Employment Insurance Act

112 (1) A claimant or other person who is the subject of a decision of the Commission, or the employer of the claimant, may make a request to the Commission in the prescribed form and manner for a reconsideration of that decision at any time within

  1. (a) 30 days after the day on which a decision is communicated to them; or
  2. (b) any further time that the Commission may allow.

(2) The Commission must reconsider its decision if a request is made under subsection (1).

(3) The Governor in Council may make regulations setting out the circumstances in which the Commission may allow a longer period to make a request under subsection (1).

Reconsideration request regulations

1 (1) For the purposes of paragraph 112(1)(b) of the Employment Insurance Act and subject to subsection (2), the Commission may allow a longer period to make a request for reconsideration of a decision if the Commission is satisfied that there is a reasonable explanation for requesting a longer period and the person has demonstrated a continuing intention to request a reconsideration.

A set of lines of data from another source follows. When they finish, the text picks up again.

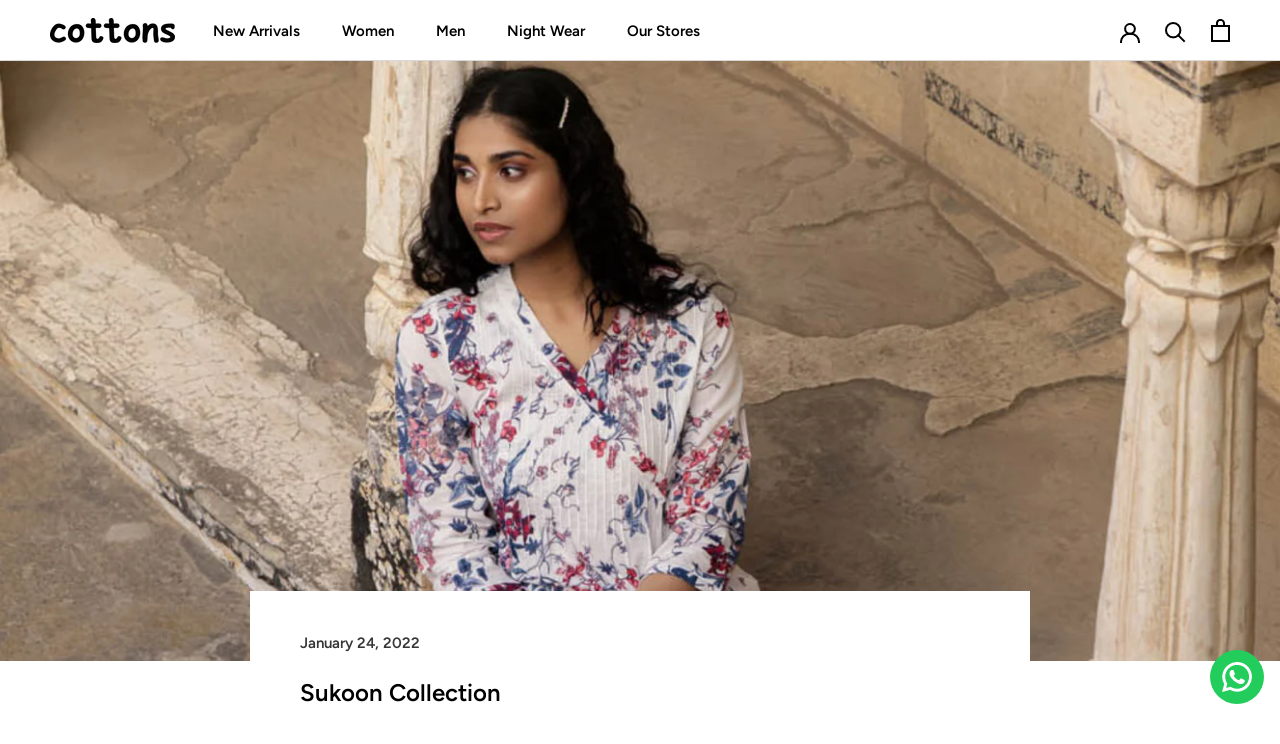

--- FILE ---
content_type: text/javascript
request_url: https://cottonsjaipur.com/cdn/shop/t/12/assets/custom.js?v=183944157590872491501669996466
body_size: -749
content:
//# sourceMappingURL=/cdn/shop/t/12/assets/custom.js.map?v=183944157590872491501669996466
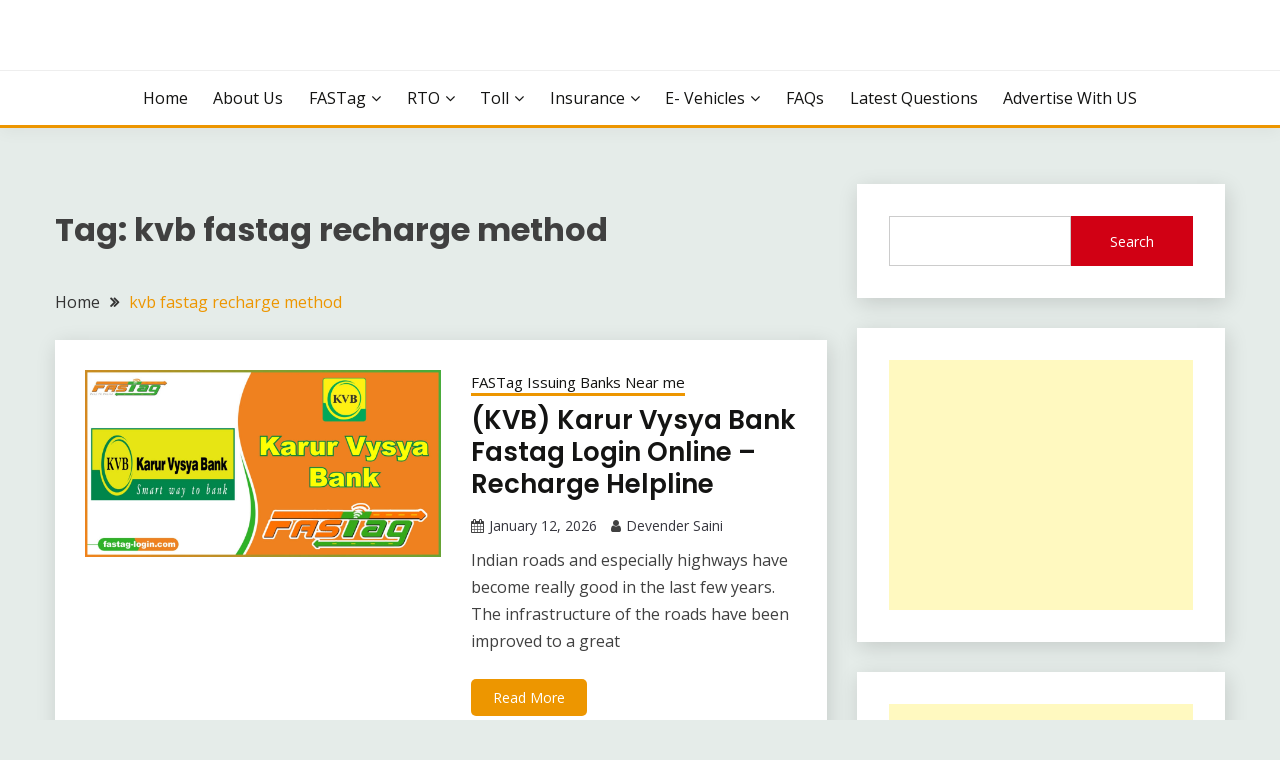

--- FILE ---
content_type: text/html; charset=utf-8
request_url: https://www.google.com/recaptcha/api2/aframe
body_size: 267
content:
<!DOCTYPE HTML><html><head><meta http-equiv="content-type" content="text/html; charset=UTF-8"></head><body><script nonce="I68eweNclo03zFKZcOzLLA">/** Anti-fraud and anti-abuse applications only. See google.com/recaptcha */ try{var clients={'sodar':'https://pagead2.googlesyndication.com/pagead/sodar?'};window.addEventListener("message",function(a){try{if(a.source===window.parent){var b=JSON.parse(a.data);var c=clients[b['id']];if(c){var d=document.createElement('img');d.src=c+b['params']+'&rc='+(localStorage.getItem("rc::a")?sessionStorage.getItem("rc::b"):"");window.document.body.appendChild(d);sessionStorage.setItem("rc::e",parseInt(sessionStorage.getItem("rc::e")||0)+1);localStorage.setItem("rc::h",'1769286354787');}}}catch(b){}});window.parent.postMessage("_grecaptcha_ready", "*");}catch(b){}</script></body></html>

(2) The Commission must also be satisfied that the request for reconsideration has a reasonable chance of success, and that no prejudice would be caused to the Commission or a party by allowing a longer period to make the request, if the request for reconsideration

  1. (a) is made after the 365-day period after the day on which the decision was communicated to the person;
  2. (b) is made by a person who submitted another application for benefits after the decision was communicated to the person; or
  3. (c) is made by a person who has requested the Commission to rescind or amend the decision under section 111 of the Employment Insurance Act.

2 These Regulations come into force on April 1, 2013.